▶ [Task objective]: The complete listing should be restated exactly.

====== Records ======

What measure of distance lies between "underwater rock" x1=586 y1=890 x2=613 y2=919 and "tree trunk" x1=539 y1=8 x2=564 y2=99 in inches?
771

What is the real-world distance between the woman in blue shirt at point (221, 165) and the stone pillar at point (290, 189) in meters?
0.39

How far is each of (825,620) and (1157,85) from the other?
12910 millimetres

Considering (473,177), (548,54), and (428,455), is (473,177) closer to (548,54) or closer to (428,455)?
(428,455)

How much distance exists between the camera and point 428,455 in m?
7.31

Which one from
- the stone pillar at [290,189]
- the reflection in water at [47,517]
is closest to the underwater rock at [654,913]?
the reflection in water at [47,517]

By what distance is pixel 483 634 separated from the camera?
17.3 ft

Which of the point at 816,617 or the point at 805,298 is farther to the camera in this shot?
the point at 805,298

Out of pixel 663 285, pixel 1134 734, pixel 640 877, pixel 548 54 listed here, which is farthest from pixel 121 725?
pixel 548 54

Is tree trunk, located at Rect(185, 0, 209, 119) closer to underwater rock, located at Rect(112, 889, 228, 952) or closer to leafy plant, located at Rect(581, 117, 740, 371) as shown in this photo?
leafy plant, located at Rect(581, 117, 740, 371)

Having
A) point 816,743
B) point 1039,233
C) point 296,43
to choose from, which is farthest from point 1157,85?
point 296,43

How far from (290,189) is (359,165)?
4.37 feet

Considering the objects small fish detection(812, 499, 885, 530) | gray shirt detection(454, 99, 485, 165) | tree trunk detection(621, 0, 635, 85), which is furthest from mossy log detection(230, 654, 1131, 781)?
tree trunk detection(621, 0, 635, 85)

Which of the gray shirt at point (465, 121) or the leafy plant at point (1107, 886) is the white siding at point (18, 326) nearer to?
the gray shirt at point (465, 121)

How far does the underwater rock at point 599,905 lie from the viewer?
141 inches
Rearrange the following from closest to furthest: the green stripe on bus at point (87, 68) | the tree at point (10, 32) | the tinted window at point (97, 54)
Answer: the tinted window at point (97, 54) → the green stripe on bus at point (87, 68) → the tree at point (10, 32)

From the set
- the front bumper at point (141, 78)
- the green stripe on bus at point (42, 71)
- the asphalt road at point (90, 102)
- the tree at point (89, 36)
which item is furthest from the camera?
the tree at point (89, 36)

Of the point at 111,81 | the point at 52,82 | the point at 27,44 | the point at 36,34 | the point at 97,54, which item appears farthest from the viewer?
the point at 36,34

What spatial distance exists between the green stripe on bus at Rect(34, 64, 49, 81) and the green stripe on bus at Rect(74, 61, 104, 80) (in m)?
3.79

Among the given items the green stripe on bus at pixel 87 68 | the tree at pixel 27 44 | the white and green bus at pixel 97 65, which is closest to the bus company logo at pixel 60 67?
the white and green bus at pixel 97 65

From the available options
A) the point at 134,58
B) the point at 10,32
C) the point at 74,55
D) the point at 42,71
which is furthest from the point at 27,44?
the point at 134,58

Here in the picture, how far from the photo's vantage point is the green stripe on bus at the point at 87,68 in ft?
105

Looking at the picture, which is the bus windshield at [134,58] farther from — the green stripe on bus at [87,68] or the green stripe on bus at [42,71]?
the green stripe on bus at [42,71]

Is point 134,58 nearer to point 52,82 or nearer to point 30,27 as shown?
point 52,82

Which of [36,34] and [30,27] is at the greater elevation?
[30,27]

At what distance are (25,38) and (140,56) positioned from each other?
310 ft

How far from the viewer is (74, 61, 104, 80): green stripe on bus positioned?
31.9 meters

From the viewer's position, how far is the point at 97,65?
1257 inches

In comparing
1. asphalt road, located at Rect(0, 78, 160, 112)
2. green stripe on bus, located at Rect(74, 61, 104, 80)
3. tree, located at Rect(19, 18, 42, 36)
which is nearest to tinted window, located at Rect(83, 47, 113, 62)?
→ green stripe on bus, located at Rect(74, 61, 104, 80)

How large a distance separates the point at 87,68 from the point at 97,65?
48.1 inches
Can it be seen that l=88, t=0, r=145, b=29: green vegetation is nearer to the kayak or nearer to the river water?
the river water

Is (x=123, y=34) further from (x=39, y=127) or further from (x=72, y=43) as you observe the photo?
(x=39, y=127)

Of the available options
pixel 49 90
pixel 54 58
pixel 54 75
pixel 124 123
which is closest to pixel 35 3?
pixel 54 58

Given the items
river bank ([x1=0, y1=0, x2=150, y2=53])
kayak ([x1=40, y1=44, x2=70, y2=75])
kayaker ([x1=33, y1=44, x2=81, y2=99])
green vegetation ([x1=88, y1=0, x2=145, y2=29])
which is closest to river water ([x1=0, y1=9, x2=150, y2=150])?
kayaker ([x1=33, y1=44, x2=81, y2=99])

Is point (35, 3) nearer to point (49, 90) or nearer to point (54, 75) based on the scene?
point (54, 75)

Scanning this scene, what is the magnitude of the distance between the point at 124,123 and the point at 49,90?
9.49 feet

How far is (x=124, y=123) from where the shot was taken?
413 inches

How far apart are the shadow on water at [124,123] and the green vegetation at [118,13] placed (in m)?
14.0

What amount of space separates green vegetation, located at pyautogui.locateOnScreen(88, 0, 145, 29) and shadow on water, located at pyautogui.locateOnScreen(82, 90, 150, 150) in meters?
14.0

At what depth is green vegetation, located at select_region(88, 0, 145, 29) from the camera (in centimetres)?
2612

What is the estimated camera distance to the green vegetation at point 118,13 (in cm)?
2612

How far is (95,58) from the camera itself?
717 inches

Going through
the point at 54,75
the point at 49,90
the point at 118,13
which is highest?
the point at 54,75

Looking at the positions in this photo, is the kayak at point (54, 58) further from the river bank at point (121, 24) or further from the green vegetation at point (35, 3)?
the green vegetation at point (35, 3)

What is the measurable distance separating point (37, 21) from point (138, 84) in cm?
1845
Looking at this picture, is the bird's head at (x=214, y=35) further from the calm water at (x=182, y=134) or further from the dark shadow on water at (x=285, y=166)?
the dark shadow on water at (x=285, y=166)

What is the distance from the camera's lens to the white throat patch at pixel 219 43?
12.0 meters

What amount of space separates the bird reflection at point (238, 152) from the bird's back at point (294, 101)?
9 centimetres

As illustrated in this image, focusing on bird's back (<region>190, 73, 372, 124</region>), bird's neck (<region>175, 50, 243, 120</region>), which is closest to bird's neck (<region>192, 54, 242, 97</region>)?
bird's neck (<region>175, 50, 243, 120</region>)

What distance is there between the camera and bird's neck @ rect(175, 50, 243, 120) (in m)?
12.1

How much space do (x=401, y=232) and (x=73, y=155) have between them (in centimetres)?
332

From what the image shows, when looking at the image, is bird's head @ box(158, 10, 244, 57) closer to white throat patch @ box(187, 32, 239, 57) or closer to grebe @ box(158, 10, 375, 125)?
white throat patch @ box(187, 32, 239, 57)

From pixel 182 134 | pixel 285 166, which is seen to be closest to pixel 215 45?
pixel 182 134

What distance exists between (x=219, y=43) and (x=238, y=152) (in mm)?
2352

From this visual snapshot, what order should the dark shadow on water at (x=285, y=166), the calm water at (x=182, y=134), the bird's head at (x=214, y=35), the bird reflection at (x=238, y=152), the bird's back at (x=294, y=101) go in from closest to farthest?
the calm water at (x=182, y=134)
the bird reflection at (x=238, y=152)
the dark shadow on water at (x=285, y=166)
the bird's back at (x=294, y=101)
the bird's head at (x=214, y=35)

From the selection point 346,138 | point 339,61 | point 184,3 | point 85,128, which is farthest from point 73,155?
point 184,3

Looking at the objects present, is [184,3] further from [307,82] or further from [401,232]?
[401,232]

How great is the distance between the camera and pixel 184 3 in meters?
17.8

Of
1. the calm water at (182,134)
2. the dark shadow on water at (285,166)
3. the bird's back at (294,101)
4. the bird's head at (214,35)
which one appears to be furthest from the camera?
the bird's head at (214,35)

======

▶ [Correct result]:
What measure of distance lies between "underwater rock" x1=586 y1=890 x2=613 y2=919 and "tree trunk" x1=539 y1=8 x2=564 y2=99 in inches?
771

What is the real-world distance between the woman in blue shirt at point (221, 165) and the stone pillar at point (290, 189) in meters?
0.39

How far is each of (825,620) and (1157,85) from the other?
12910 millimetres

Considering (473,177), (548,54), and (428,455), is (473,177) closer to (548,54) or closer to (428,455)?
(428,455)

How much distance exists between the camera and point 428,455 in m?
7.31

Which one from
- the stone pillar at [290,189]
- the reflection in water at [47,517]
is closest to the underwater rock at [654,913]?
the reflection in water at [47,517]

By what distance is pixel 483 634 separated from the camera?
17.3 ft

Which of the point at 816,617 or the point at 805,298 is farther to the camera in this shot?
the point at 805,298

Out of pixel 663 285, pixel 1134 734, pixel 640 877, pixel 548 54 listed here, which is farthest from pixel 121 725?
pixel 548 54

Is tree trunk, located at Rect(185, 0, 209, 119) closer to underwater rock, located at Rect(112, 889, 228, 952) or closer to leafy plant, located at Rect(581, 117, 740, 371) as shown in this photo?
leafy plant, located at Rect(581, 117, 740, 371)

Having
A) point 816,743
B) point 1039,233
C) point 296,43
to choose from, which is farthest from point 1157,85?
point 296,43

How far from (290,189) is (359,165)?
4.37 feet

Considering the objects small fish detection(812, 499, 885, 530) | gray shirt detection(454, 99, 485, 165) | tree trunk detection(621, 0, 635, 85), which is furthest from mossy log detection(230, 654, 1131, 781)?
tree trunk detection(621, 0, 635, 85)

Which of the gray shirt at point (465, 121) or the leafy plant at point (1107, 886) is the white siding at point (18, 326) nearer to?
the gray shirt at point (465, 121)

How far does the underwater rock at point 599,905 lie from the viewer?
141 inches
Rearrange the following from closest to furthest: the green stripe on bus at point (87, 68) | the tree at point (10, 32) | the tinted window at point (97, 54)
Answer: the tinted window at point (97, 54) → the green stripe on bus at point (87, 68) → the tree at point (10, 32)

From the set
- the front bumper at point (141, 78)
- the green stripe on bus at point (42, 71)
- the asphalt road at point (90, 102)
- the tree at point (89, 36)
which item is furthest from the camera?
the tree at point (89, 36)

Of the point at 111,81 | the point at 52,82 | the point at 27,44 | the point at 36,34 | the point at 97,54, which item appears farthest from the viewer?
the point at 36,34

What spatial distance exists between the green stripe on bus at Rect(34, 64, 49, 81) and the green stripe on bus at Rect(74, 61, 104, 80) (in m)?
3.79

Among the given items the green stripe on bus at pixel 87 68 | the tree at pixel 27 44 | the white and green bus at pixel 97 65, which is closest to the bus company logo at pixel 60 67?
the white and green bus at pixel 97 65

From the available options
A) the point at 134,58
B) the point at 10,32
C) the point at 74,55
D) the point at 42,71
which is furthest from the point at 27,44?
the point at 134,58

Here in the picture, how far from the photo's vantage point is the green stripe on bus at the point at 87,68 in ft?
105

Looking at the picture, which is the bus windshield at [134,58] farther from — the green stripe on bus at [87,68] or the green stripe on bus at [42,71]?
the green stripe on bus at [42,71]

Is point 134,58 nearer to point 52,82 or nearer to point 30,27 as shown?
point 52,82

Which of [36,34] and [30,27] is at the greater elevation?
[30,27]

At what distance are (25,38) and (140,56) positioned from each other?
310 ft

How far from the viewer is (74, 61, 104, 80): green stripe on bus positioned?
31.9 meters

From the viewer's position, how far is the point at 97,65?
1257 inches

In comparing
1. asphalt road, located at Rect(0, 78, 160, 112)
2. green stripe on bus, located at Rect(74, 61, 104, 80)
3. tree, located at Rect(19, 18, 42, 36)
which is nearest to tinted window, located at Rect(83, 47, 113, 62)?
→ green stripe on bus, located at Rect(74, 61, 104, 80)

How large a distance separates the point at 87,68 from the point at 97,65?
48.1 inches
Can it be seen that l=88, t=0, r=145, b=29: green vegetation is nearer to the kayak or nearer to the river water?
the river water

Is (x=123, y=34) further from (x=39, y=127) or further from (x=72, y=43) as you observe the photo?
(x=39, y=127)

Of the available options
pixel 49 90
pixel 54 58
pixel 54 75
pixel 124 123
which is closest to pixel 35 3?
pixel 54 58

Given the items
river bank ([x1=0, y1=0, x2=150, y2=53])
kayak ([x1=40, y1=44, x2=70, y2=75])
kayaker ([x1=33, y1=44, x2=81, y2=99])
green vegetation ([x1=88, y1=0, x2=145, y2=29])
which is closest to river water ([x1=0, y1=9, x2=150, y2=150])?
kayaker ([x1=33, y1=44, x2=81, y2=99])

Is point (35, 3) nearer to point (49, 90) or nearer to point (54, 75) based on the scene?
point (54, 75)

Scanning this scene, what is the magnitude of the distance between the point at 124,123 and the point at 49,90?
9.49 feet

How far is (x=124, y=123) from where the shot was taken?
413 inches

How far apart are the shadow on water at [124,123] and the green vegetation at [118,13] placed (in m)?
14.0

What amount of space separates green vegetation, located at pyautogui.locateOnScreen(88, 0, 145, 29) and shadow on water, located at pyautogui.locateOnScreen(82, 90, 150, 150) in meters?
14.0

At what depth is green vegetation, located at select_region(88, 0, 145, 29) from the camera (in centimetres)?
2612

What is the estimated camera distance to the green vegetation at point 118,13 (in cm)?
2612

How far is (95,58) from the camera itself?
717 inches

Going through
the point at 54,75
the point at 49,90
the point at 118,13
which is highest?
the point at 54,75

Looking at the positions in this photo, is the kayak at point (54, 58) further from the river bank at point (121, 24) or further from the green vegetation at point (35, 3)?
the green vegetation at point (35, 3)

What is the measurable distance separating point (37, 21) from point (138, 84) in cm?
1845
Looking at this picture, is the bird's head at (x=214, y=35) further from the calm water at (x=182, y=134) or further from the dark shadow on water at (x=285, y=166)?
the dark shadow on water at (x=285, y=166)

What is the distance from the camera's lens to the white throat patch at pixel 219 43?
12.0 meters

What amount of space separates the bird reflection at point (238, 152) from the bird's back at point (294, 101)?
9 centimetres

As illustrated in this image, focusing on bird's back (<region>190, 73, 372, 124</region>), bird's neck (<region>175, 50, 243, 120</region>), which is closest to bird's neck (<region>192, 54, 242, 97</region>)?
bird's neck (<region>175, 50, 243, 120</region>)

What distance is there between the camera and bird's neck @ rect(175, 50, 243, 120) (in m)?
12.1

How much space do (x=401, y=232) and (x=73, y=155) have between them (in centimetres)?
332

From what the image shows, when looking at the image, is bird's head @ box(158, 10, 244, 57) closer to white throat patch @ box(187, 32, 239, 57) or closer to grebe @ box(158, 10, 375, 125)?
white throat patch @ box(187, 32, 239, 57)

From pixel 182 134 | pixel 285 166, which is seen to be closest to pixel 215 45?
pixel 182 134

What distance exists between (x=219, y=43) and (x=238, y=152) (in mm)?
2352

From this visual snapshot, what order should the dark shadow on water at (x=285, y=166), the calm water at (x=182, y=134), the bird's head at (x=214, y=35), the bird reflection at (x=238, y=152), the bird's back at (x=294, y=101) go in from closest to farthest?
the calm water at (x=182, y=134)
the bird reflection at (x=238, y=152)
the dark shadow on water at (x=285, y=166)
the bird's back at (x=294, y=101)
the bird's head at (x=214, y=35)

From the selection point 346,138 | point 339,61 | point 184,3 | point 85,128, which is farthest from point 73,155?
point 184,3

Looking at the objects present, is [184,3] further from [307,82] or further from [401,232]?
[401,232]

How great is the distance between the camera and pixel 184 3 in meters?
17.8

Of
1. the calm water at (182,134)
2. the dark shadow on water at (285,166)
3. the bird's back at (294,101)
4. the bird's head at (214,35)
which one appears to be furthest from the camera?
the bird's head at (214,35)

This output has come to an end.